Yet another bird hit at TIA Operators warn to halt all flights

By Damakant Jayshi & Gopal Tiwari

KATHMANDU, Oct 12 International Airline operators today threatened to halt all flights if the bird menace persists at Tribhuvan International Airport(TIA) even as another bird hit a Lauda Air jetliner with 239 passengers and 10 crew members aboard.

When the TIA and Civil Aviation Authority of Nepal (CAAN) officials were giving assurances to the operators at today’s emergency meeting, a Lauda Air Boeing B-767 jet was hit by a bird moments before it landed today at the airport.

According to Bharat Shrestha, airport manager for Lauda Air (Austrian Airlines), a kite hit the nose-wheel landing gear of the jet just as it was on the landing approach to TIA Thursday at 10:45 a.m. The same bird ricocheted from the impact and crashed again onto the left main landing gears.

Despite the bird hit, the pilot landed the jet safely on the runway. No one has been reported injured in the incident, but it was yet another close call for aircraft and passengers flying in and out of Nepal’s only international airport. The last such incident occurred on Tuesday when a Chinese jet with 191 passengers averted a near fatal accident when a bird was sucked into its engines.

The Lauda Air collision on Thursday may have been a minor one, but since it comes soon after the Chinese incident, it continues to highlight the failure of airport authorities to get a grip on the problem.

According to Lauda Air officials, when technicians later checked the jet’s landing gears, they recovered pieces of the bird from both the nose-wheel and left main landing gears. Shrestha said that there was blood smears on the wheels.

"We are very deeply concerned about the growing bird menace at the airport," said Shrestha. "Will they take action only when a major disaster occurs due to bird hits?"

Shrestha said they had requested the authorities to allow night flight operation. "This might be one of the alternatives," said Shrestha, adding "although the deadline for take off and landing is midnight, we have to pay overtime to RNAC as soon as the last RA plane lands, even if the time happens to be, say, 10 pm."

Moreover, airlines also have to receive a ‘no objection certificate’ from RNAC for any night operation, he added.

Meanwhile, at today’s meeting called by Board of Airlines Representatives in Nepal (BARN) and attended by top officials TIA and CAAN airline operators warned that they would halt the flights if the situation persists.

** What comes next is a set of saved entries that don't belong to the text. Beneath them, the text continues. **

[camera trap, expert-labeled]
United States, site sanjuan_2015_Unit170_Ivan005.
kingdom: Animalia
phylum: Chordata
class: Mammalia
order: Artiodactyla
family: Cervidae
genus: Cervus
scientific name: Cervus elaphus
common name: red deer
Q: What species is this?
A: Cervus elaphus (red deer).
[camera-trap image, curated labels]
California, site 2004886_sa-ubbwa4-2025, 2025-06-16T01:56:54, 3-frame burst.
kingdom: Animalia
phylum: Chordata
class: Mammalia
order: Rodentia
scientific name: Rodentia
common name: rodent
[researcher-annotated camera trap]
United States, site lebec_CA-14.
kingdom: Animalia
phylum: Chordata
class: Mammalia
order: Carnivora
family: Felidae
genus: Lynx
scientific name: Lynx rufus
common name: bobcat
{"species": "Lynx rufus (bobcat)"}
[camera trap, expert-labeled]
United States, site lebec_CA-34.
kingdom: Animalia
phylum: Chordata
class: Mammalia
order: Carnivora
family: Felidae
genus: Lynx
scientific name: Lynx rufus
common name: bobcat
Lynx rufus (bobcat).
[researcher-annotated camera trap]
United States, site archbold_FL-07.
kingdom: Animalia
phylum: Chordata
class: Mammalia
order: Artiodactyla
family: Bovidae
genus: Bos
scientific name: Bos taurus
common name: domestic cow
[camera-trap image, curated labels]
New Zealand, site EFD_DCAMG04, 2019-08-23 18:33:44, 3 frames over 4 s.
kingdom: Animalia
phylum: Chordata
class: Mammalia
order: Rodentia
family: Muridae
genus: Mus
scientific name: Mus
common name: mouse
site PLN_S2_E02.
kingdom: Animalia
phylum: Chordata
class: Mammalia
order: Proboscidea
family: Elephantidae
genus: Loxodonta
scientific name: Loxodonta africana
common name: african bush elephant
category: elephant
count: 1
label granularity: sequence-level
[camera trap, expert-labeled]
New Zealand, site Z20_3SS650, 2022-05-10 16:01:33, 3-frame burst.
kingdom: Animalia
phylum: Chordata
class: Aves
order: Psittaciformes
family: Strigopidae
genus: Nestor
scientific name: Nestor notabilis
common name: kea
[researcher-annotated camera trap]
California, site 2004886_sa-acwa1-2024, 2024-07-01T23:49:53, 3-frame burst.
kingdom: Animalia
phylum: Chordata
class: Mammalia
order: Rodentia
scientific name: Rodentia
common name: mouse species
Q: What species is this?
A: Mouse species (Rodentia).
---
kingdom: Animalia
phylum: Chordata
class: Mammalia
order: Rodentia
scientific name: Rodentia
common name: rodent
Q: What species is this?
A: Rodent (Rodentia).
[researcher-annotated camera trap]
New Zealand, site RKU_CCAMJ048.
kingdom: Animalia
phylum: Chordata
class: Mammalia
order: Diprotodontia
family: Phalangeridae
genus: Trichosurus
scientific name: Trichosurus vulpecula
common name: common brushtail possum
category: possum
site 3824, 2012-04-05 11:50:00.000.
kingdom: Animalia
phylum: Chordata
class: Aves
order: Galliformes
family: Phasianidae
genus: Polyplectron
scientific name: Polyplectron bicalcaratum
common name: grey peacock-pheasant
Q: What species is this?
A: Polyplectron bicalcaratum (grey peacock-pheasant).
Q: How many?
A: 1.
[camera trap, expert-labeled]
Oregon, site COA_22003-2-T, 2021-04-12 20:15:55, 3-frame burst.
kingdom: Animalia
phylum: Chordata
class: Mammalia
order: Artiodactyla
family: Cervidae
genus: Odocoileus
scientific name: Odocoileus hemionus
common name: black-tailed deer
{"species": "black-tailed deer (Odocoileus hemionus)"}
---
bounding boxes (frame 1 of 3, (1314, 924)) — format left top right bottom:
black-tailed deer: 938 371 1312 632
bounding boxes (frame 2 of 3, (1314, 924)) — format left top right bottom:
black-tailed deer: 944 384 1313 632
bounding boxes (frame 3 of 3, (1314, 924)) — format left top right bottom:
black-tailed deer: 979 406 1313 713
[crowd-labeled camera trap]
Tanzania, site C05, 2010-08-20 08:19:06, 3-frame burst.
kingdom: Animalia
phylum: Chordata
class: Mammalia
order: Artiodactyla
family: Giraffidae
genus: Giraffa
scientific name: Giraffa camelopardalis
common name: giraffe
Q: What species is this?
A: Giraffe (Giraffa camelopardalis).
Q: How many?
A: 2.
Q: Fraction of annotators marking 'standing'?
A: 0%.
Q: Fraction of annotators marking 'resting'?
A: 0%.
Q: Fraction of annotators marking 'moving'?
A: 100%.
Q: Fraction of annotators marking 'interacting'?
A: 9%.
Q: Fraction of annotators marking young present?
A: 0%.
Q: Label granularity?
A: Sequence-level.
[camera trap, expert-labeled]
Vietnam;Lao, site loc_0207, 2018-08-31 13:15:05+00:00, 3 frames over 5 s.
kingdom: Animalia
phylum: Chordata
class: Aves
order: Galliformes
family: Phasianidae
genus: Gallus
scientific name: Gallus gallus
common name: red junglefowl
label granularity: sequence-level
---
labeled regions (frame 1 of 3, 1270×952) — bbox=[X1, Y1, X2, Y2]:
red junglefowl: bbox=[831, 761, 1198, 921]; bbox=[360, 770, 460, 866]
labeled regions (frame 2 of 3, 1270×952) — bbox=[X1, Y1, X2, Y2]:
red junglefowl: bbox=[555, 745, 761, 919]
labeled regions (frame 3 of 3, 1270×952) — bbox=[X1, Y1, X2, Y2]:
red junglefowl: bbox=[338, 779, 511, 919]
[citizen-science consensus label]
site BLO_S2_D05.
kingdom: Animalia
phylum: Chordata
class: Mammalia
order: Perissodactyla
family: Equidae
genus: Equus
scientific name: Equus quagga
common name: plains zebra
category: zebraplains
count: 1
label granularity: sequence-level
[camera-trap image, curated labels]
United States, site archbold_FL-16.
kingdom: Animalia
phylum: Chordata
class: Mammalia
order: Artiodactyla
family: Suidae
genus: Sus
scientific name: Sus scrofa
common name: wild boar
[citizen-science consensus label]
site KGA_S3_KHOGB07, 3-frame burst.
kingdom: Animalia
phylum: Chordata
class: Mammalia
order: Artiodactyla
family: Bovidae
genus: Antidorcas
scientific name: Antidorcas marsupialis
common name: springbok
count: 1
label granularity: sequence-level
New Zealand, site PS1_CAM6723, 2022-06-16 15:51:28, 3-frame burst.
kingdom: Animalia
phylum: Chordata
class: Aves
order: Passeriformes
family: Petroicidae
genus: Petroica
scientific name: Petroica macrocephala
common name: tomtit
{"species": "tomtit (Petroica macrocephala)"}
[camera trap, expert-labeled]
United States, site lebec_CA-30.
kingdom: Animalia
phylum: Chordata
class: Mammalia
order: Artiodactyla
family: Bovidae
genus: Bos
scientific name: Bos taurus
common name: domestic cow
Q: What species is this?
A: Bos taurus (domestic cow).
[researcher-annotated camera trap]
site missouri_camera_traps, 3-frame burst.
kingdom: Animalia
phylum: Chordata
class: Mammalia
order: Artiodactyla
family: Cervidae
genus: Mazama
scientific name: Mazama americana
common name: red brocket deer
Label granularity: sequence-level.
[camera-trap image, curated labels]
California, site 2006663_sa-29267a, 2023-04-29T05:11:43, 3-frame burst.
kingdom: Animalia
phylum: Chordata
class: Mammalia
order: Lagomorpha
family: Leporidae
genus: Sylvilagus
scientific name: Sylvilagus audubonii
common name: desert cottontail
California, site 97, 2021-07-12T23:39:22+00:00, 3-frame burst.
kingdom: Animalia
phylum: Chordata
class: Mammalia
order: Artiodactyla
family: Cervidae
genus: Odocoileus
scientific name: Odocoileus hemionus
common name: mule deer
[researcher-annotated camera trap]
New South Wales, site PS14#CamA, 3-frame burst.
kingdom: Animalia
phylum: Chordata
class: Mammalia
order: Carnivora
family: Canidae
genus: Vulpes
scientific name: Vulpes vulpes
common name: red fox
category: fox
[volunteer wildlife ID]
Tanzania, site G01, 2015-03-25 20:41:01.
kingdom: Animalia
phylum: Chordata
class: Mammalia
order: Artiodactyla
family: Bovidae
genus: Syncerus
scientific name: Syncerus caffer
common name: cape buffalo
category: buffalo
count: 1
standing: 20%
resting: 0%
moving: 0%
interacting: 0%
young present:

"We have told the aviation officials that the pilots have said they would not operate flights from TIA if the bird hazards persist," said Bharat Basnet, Lauda Air’s General Sales Agent for Nepal.

Concurring with Basnet, Joy Dewan, General Secretary of BARN said, "We will be compelled to stop our flights if the government do not take immediate steps."

Meanwhile asked about the failure of the hunters employed by TIA to drive away the birds, Rajesh Raj Dali, General Manager of TIA replied, "We are going to employ more bird hunters to control the problem," adding "we have also decided to blow the sirens as soon as the birds are spotted in the vicinity of the airport."

Dali called for public awareness about the garbage which attract the birds, thereby causing such mishaps. "We have already proposed that no garbage should be dumped in the 13-km radius of the airport."

Today’s incident is the fifth in a series and second since the bird hunters were employed by CAAN on October 2 after RNAC’s Boeing 757 was hit by bird, three days before, damaging the Rolls Royce engine.